А потом случился 1917-й.

И точка зрения большинства изменилась, как по мано­вению волшебной палочки. Герцен, Плеханов и Ленин превратились вдруг из предателей в святых. В силе остал­ся лишь один приговор — словно бы никакого 1917-го и не было. И то был приговор князю Андрею.
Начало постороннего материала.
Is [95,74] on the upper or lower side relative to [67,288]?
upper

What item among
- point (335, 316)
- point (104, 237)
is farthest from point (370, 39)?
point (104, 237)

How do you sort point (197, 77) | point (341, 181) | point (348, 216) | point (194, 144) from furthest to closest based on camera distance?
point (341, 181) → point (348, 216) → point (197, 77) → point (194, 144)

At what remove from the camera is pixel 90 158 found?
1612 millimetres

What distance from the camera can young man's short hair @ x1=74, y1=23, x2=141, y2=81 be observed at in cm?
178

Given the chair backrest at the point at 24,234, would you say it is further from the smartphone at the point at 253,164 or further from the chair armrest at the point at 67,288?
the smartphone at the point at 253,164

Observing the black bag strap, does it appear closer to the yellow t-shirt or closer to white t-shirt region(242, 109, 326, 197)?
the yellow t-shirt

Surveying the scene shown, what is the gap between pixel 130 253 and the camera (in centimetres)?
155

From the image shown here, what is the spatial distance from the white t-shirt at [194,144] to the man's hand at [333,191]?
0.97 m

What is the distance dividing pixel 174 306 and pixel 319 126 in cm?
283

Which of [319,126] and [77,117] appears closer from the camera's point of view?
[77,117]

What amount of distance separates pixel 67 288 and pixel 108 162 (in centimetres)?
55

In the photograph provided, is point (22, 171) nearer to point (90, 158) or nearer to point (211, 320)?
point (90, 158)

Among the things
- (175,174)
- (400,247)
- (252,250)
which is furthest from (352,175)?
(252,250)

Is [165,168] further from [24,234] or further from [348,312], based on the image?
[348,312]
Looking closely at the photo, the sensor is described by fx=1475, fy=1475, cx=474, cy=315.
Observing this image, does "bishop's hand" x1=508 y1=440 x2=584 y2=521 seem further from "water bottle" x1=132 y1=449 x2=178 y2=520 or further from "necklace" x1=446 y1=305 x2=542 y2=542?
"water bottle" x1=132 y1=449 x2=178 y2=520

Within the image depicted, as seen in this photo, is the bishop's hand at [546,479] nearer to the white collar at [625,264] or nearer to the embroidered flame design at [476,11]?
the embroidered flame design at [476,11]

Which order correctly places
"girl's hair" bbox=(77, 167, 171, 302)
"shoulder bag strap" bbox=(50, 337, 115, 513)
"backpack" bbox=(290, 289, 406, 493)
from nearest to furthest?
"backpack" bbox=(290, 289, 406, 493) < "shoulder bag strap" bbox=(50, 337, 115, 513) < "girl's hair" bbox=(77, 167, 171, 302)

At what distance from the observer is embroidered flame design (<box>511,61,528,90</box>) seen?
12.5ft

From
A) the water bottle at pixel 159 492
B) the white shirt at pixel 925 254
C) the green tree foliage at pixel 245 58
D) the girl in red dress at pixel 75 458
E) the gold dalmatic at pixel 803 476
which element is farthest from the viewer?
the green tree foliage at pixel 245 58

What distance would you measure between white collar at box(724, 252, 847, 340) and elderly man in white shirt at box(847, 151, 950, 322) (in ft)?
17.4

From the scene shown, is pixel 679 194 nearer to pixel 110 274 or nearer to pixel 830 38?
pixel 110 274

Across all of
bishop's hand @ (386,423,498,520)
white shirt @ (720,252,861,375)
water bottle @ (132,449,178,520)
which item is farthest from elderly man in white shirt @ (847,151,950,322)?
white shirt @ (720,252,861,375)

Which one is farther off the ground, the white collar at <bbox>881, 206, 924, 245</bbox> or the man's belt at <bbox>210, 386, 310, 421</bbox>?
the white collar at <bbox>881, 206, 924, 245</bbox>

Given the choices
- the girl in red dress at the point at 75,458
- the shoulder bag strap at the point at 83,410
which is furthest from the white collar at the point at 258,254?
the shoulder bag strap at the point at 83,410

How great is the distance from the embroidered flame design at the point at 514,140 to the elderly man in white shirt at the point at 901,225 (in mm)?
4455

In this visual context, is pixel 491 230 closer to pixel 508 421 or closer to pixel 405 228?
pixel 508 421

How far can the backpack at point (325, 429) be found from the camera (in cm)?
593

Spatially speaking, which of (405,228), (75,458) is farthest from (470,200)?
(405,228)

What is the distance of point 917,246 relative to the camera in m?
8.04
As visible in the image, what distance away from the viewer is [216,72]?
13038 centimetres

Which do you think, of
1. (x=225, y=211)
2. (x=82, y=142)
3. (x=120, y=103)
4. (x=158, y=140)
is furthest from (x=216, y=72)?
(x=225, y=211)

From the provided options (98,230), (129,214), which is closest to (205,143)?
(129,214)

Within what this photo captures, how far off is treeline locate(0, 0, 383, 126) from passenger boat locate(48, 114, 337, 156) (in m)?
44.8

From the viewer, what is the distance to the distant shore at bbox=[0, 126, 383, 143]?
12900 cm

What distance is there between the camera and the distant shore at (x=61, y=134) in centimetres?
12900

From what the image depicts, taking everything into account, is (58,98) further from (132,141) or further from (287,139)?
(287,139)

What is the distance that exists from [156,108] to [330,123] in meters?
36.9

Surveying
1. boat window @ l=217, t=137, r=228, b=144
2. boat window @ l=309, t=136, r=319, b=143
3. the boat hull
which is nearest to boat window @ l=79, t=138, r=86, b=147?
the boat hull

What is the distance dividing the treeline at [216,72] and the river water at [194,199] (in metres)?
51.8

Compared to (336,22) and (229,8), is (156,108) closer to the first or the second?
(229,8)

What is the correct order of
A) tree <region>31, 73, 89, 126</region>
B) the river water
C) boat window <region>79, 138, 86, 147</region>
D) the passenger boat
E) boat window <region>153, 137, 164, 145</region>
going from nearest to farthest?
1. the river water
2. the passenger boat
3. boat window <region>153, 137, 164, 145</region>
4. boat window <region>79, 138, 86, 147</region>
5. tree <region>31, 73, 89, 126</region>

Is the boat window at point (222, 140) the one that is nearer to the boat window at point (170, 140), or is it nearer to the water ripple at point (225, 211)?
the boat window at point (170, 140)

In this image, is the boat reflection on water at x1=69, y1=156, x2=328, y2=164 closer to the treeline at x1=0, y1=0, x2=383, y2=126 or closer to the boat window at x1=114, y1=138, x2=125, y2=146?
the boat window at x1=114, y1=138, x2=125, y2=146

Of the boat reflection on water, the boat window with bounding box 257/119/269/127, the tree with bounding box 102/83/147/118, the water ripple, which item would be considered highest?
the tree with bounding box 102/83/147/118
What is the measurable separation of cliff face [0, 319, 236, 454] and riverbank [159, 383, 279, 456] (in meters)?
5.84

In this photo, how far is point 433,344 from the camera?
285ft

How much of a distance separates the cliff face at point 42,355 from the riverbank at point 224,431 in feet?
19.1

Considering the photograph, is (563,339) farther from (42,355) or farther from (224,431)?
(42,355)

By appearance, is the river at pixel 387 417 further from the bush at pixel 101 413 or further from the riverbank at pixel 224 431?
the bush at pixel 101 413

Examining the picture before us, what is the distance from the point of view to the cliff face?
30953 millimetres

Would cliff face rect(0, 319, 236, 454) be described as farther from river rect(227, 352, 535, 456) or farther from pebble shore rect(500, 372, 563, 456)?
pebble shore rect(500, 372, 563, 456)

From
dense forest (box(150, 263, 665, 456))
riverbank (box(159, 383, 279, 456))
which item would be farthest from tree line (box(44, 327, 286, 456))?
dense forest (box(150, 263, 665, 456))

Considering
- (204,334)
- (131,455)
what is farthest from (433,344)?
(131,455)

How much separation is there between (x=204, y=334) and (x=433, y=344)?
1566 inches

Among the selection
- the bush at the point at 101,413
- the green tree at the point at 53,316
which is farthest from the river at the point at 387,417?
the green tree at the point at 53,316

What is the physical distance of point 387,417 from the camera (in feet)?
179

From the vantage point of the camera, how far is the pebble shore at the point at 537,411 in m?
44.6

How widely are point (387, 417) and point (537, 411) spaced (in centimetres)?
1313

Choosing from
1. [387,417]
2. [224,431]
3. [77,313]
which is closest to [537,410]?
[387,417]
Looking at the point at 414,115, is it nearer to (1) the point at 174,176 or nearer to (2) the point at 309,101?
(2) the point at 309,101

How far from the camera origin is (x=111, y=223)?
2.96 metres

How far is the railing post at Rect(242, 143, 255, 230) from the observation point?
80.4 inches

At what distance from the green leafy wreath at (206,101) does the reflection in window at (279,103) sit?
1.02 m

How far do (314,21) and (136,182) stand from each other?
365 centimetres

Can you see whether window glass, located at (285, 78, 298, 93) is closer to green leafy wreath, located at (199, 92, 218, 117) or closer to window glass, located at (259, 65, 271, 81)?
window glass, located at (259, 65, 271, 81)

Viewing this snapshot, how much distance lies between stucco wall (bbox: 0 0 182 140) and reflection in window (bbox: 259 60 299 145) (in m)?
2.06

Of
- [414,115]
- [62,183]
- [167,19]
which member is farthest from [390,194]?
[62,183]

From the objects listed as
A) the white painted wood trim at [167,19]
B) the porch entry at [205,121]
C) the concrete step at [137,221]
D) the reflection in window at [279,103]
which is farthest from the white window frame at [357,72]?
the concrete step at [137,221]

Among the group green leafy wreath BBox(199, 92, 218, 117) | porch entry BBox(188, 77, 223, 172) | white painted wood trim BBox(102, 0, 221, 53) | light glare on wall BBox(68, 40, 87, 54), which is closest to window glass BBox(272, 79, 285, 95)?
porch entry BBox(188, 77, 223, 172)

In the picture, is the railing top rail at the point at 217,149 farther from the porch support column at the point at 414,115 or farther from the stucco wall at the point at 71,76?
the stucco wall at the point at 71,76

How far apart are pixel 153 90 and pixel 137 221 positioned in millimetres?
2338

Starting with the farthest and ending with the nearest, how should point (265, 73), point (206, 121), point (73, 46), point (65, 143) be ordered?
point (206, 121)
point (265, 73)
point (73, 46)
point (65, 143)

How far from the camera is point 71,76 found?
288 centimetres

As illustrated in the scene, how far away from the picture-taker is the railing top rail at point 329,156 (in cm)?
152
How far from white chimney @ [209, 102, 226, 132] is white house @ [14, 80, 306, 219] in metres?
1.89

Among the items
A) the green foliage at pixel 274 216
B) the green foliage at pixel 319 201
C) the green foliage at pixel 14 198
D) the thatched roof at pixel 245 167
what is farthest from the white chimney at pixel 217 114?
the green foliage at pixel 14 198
Почтенный советский академик называет знаменитый обмен письмами «перепиской царя с изменником»69. Про­фессор Я.С. Лурье говорит о Курбском и обо всей группе русских политэмигрантов в Литве (Владимир Заболоцкий, Марк Сарыхозин, старец Артемий, Тимофей Тетерин) не иначе как о «государевых изменниках» и «крестопреступ- никах»70. И у профессора Р.Г. Скрынникова уже в 1970-е не находится для князя Андрея других выражений, кроме как «история измены», «изменнические переговоры», «из­меннические сношения». И когда раздается вдруг в журна­ле «Юность» единственный тихий голос поэта — не исто­рика, — задавшего логичный вопрос по поводу Курбского (Чем, кроме измены, можете вы отплатить тирану, если тиран сокрушает ваше отечество71?) случилось следующее. Группа советских генералов, даже не подозревая, что по­вторяет Горского, направила в ЦК КПСС телегу, согласно которой автор «зовет молодежь к предательству»72. И ни один историк не выступил на его защиту.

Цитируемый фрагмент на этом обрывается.